VINCENT PELLISSIER EPFL, ingénieur et économiste
Le coiffeur chez lequel je vais depuis que je suis tout petit s'appelle Paul. Il a pignon sur l'avenue de la Gare. J'y retourne régulièrement. J'aime bien discuter avec Paul, quand le passé et le présent se mélangent, quand se dessinent des pistes pour le futur. On évoque les choses de la ville, du canton. Il me rappelle souvent que j'étais un junior qui tapait dans le ballon. On rêvait déjà d'un grand stade pour le FC Sion, hors les murs, aux Iles.

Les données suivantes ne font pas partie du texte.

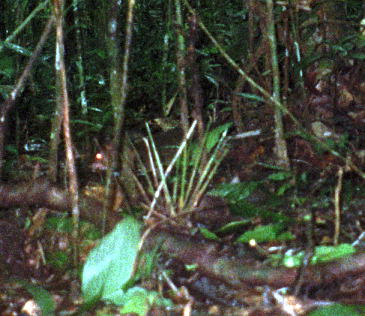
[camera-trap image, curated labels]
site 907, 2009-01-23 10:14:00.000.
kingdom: Animalia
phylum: Chordata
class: Mammalia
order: Rodentia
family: Dasyproctidae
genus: Myoprocta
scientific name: Myoprocta pratti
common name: green acouchi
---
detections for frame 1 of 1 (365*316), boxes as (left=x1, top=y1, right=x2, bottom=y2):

La dernière fois, nous avons longuement parlé de Sion en Lumière, puis de Sion et Lumières. Et je me dis qu'il s'agit là bien plus qu'un projet artistique ou d'une prouesse technique. Les châteaux sont constitutifs de notre identité. A l'EPFL nous avons dû construire, à coup de millions, un totem, le magnifique Learning Center. A Sion, nous oublions parfois même jusqu'à l'existence de Valère et Tourbillon! Il est grand temps pour moi de revisiter et de redécouvrir ces lieux magiques!
Avec mon coiffeur, au fil des ans nous avons constitué, chacun de notre côté, de nombreux souvenirs communs; l'émotion des finales de coupe suisse, les spectacles de Farinet, les soirées au comptoir de Martigny, le festival de Leysin les pieds dans la boue, Expo.02, l'effondrement des tours le 11 septembre... Que ce soit au niveau local, régional ou international, nous vivons tous ces aventures ensemble. Nous partageons donc aussi des responsabilités.

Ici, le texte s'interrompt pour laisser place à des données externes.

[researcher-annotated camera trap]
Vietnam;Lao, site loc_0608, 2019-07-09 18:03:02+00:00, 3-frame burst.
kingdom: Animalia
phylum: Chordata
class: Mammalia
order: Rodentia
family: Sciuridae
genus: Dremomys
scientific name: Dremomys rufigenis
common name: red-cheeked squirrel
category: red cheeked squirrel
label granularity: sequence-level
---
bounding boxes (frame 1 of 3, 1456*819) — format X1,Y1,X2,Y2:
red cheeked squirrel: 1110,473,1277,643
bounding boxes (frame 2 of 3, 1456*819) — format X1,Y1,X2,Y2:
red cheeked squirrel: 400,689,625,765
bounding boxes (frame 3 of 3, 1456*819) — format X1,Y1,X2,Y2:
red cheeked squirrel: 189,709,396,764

Cette chance de vivre dans un canton à l'environnement naturel exceptionnel, il faut en prendre soin. L'urbanisation de la plaine, corridor aménagé de manière quasi continue du lac jusque dans le Haut-Valais, connectée aux vallées latérales, se pense aujourd'hui au niveau des agglomérations, des régions. La maîtrise de la gestion du territoire est une des clefs pour l'avenir de nos enfants. Nous devons planifier aujourd'hui en pensant à demain.

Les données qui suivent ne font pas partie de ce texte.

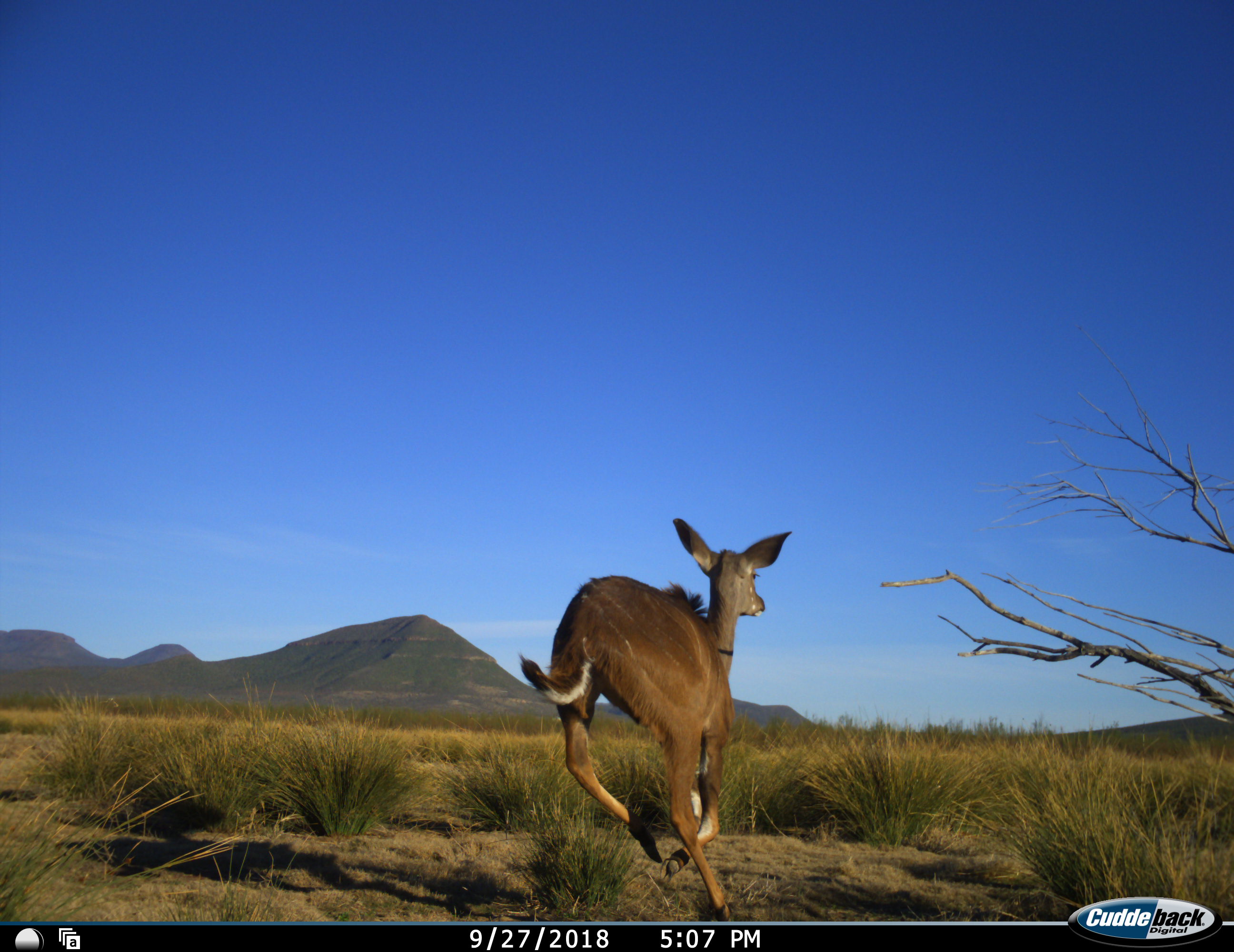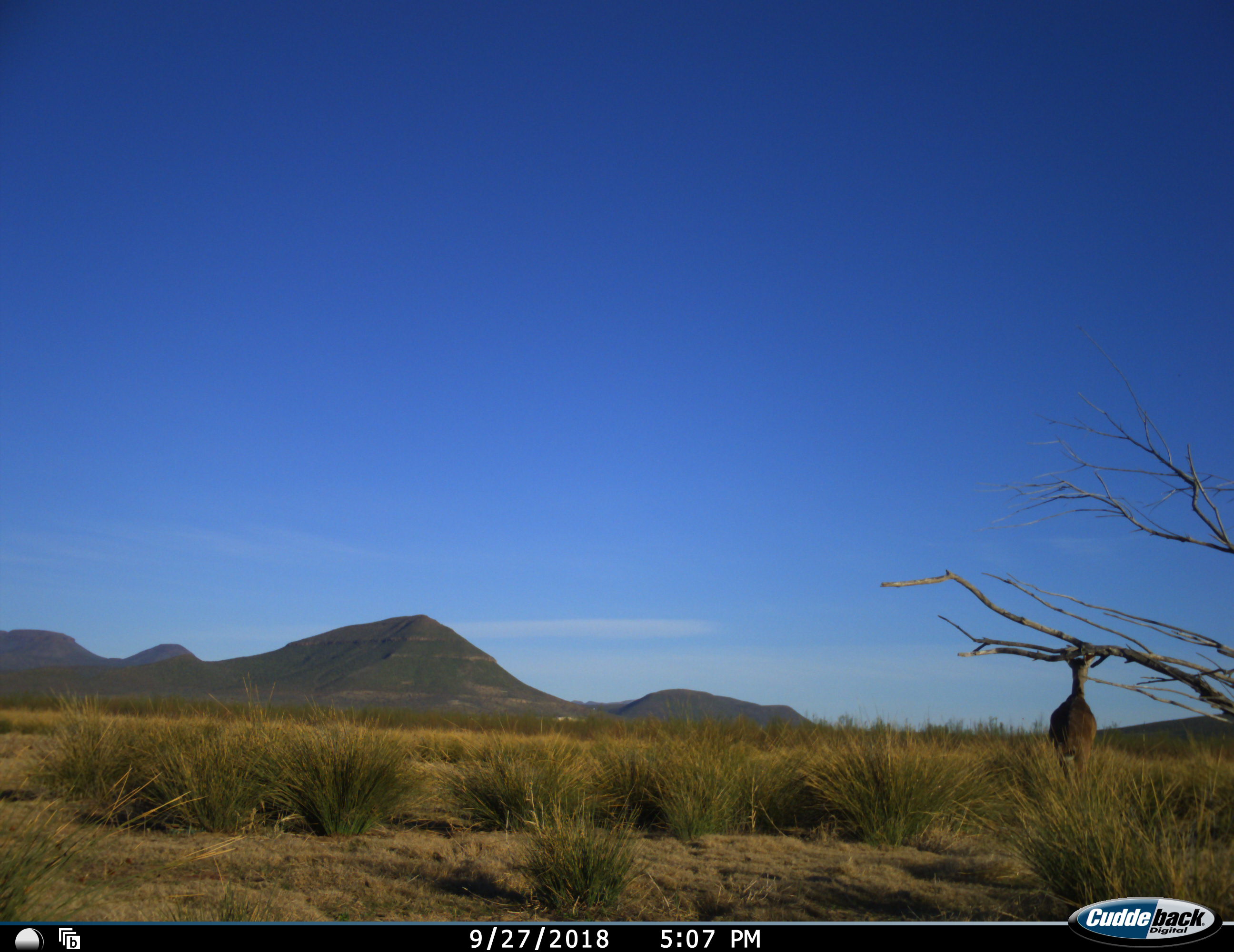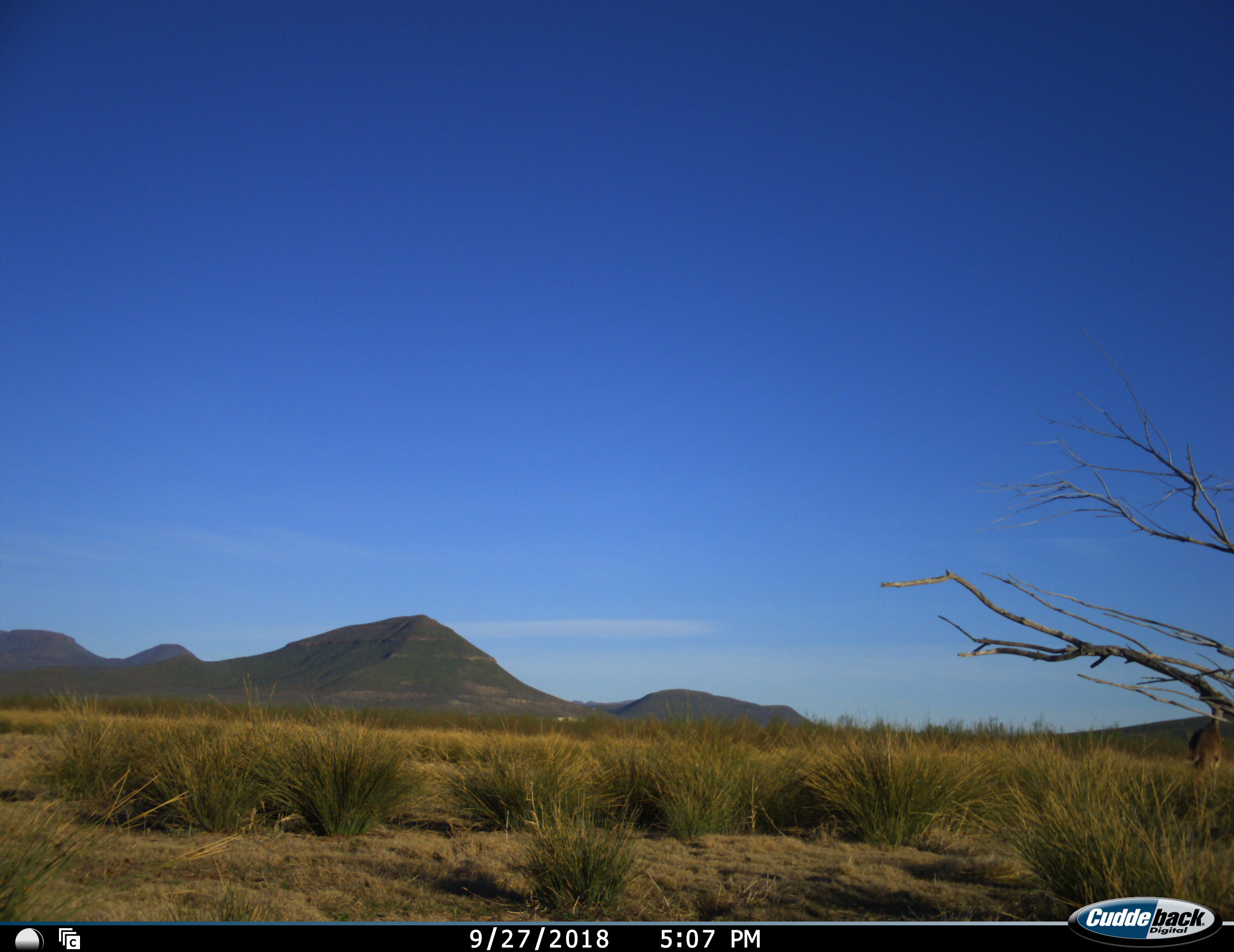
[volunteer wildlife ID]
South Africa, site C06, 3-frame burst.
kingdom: Animalia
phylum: Chordata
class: Mammalia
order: Artiodactyla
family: Bovidae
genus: Tragelaphus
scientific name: Tragelaphus strepsiceros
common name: greater kudu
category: kudu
Kudu (greater kudu) (Tragelaphus strepsiceros), count 1. Behavior (volunteer vote fractions): standing 0%, resting 0%, moving 100%, interacting 0%. Young present (vote fraction): 0%. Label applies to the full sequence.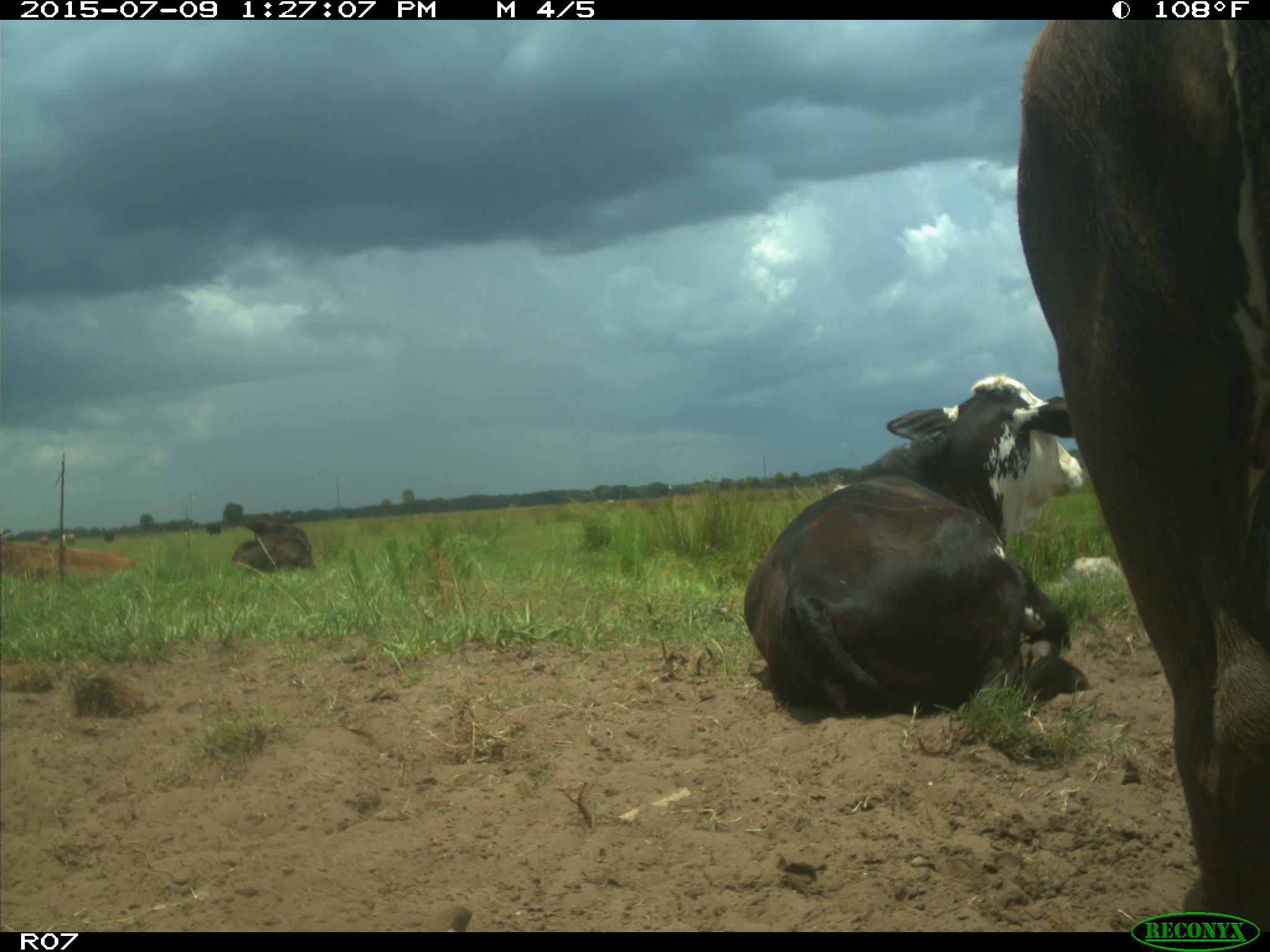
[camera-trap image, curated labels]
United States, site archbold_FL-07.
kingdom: Animalia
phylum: Chordata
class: Mammalia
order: Artiodactyla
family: Bovidae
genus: Bos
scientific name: Bos taurus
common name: domestic cow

Paul dit que les cheveux ont du caractère... comme leur propriétaire. Il y en a des lisses, des soignés, des gras, des courts, des gris, des plus «discrets»... Et que, comme pour les gens, ils changent avec le temps. L'autre jour, en coiffant une tête blonde, il a lâché: «Il a le cheveu impertinent ce petit, tout comme son père!» J'ai souri en me disant qu'il avait, une fois de plus, sûrement un peu raison.